Phantom type 'a' is a rigid type variable

Question

{-# LANGUAGE EmptyDataDecls #-}
module Main where

main :: IO ()
main = pure ()

data P a = P Int 
data D1
data D2

class C a where
instance C D1 where
instance C D2 where

mkP_D1 :: Int -> P D1
mkP_D1 = P

mkP_D2 :: Int -> P D2
mkP_D2 = P

ps :: C a => [P a]
ps = [mkP_D1 1, mkP_D2 2] 

qs :: Num a => [a]
qs = [1, 2]

gives compiler error

• Couldn't match type 'a' with 'D1' 'a' is a rigid type variable bound by the type signature for: ps :: forall a. C a => [P a]

  Expected type: P a Actual type: P D1

• In the expression: mkP_D1 1 In the expression: [mkP_D1 1, mkP_D2 2] In an equation for 'ps': ps = [mkP_D1 1, mkP_D2 2]

• Relevant bindings include ps :: [P a]

  line 22: ps = [mkP_D1 1, mkP_D2 2]

Why is it that qs works fine, but yet ps does not?

Answer 1

I will try to provide some intuition, simplifying things a bit.
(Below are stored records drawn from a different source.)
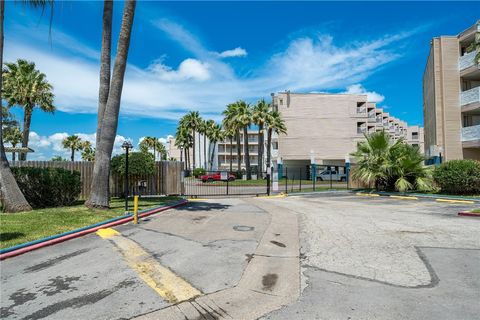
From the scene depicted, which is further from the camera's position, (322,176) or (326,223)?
(322,176)

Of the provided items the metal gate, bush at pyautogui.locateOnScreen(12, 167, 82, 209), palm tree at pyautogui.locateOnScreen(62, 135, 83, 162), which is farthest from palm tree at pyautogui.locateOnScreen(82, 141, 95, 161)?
bush at pyautogui.locateOnScreen(12, 167, 82, 209)

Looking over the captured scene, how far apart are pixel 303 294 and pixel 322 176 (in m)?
37.6

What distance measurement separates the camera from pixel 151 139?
3383 inches

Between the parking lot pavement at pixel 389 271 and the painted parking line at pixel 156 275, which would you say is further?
the painted parking line at pixel 156 275

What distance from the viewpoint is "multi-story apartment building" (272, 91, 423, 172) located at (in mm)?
47844

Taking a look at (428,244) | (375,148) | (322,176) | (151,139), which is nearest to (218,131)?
(322,176)

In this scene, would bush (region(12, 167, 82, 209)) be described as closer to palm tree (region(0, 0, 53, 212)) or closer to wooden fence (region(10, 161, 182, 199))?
palm tree (region(0, 0, 53, 212))

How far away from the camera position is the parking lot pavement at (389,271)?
4012mm

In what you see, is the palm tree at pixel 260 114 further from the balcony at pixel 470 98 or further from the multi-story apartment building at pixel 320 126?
the balcony at pixel 470 98

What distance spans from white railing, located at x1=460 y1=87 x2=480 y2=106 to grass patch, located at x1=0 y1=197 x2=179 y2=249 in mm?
25744

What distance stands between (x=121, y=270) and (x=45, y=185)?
851 cm

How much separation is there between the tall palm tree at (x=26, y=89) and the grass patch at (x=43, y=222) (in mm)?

ps :: C a => [P a] is a contract between the implementation of ps and its user. According to it,

• the user can choose any a
• the user must prove that C a holds
• then, the implementation must provide a value of type [P a].

For instance, the user could choose a ~ D1. The instance is then used to prove C D1, so the contract is satisfied. The implementation must then, in this case, provide a value of type [P D1].

Your implementation is [mkP_D1 1, mkP_D2 2]. For the above case, the value mkP_D1 1 follows the contract since it's a P D1. However, mkP_D2 2 is not a P D1 (but is a P D2), violating the contract.

Since there is an instance where the user fulfills the contract but the implementation does not, the code is rejected by the type checker.

More pedantically, the issue here is that a is chosen by the user, not the implementation. If the implementation tries to choose some specific type a, there is a chance the user will pick something else, and the compiler will rightfully complain in that case.

Why is it that qs works fine?

qs :: Num a => [a]
qs = [1, 2]

Here the user chooses a, but qs does not. Indeed, 1 is of any (numeric) type a, and so is 2.

Compare this with ps, which tries to choose a. Incidentally, ps not only tries to chooses a to be D1 (which would already trigger the "rigid variable" error), but also tries to choose a to be D2 (which makes the situation even worse).

A possible working implementation is to add a method to the class:

class C a where
  mkP :: Int -> P a

instance C D1 where
  mkP = P

instance C D2 where
  mkP = P

ps :: C a => [P a]
ps = [mkP 1, mkP 2] 

Note that this is only an example. You could use P directly and avoid introducing the new method in the class.

Answer 2

All elements of a list must have the same type. qs works because all its elements have the same type a. ps doesn't work, because its first element has type P D1 and its second element has type P D2. Different types. No can do.

From the comments, it became evident that what you're really looking for is for each value to have a different Dx and pack its own constraint C with it. To achieve that, wrap it in a GADT:

data PP where
  PP :: forall a. C a => P a -> PP

ps :: [PP]
ps = [PP (mkP_D1 1), PP (mkP_D2 2)]

Here, the constructor PP packs inside of it not only a value P a, but also the type a and its corresponding constraint C a.

Q: Ooooh, but that's so inconvenient! I have to wrap every value in PP! Can't I do without that?

Short answer - no, you can't. As stated before, all elements of a list must have the same type, period. And if you want to jam different types in there, you have to wrap their differences somehow so they're not visible anymore.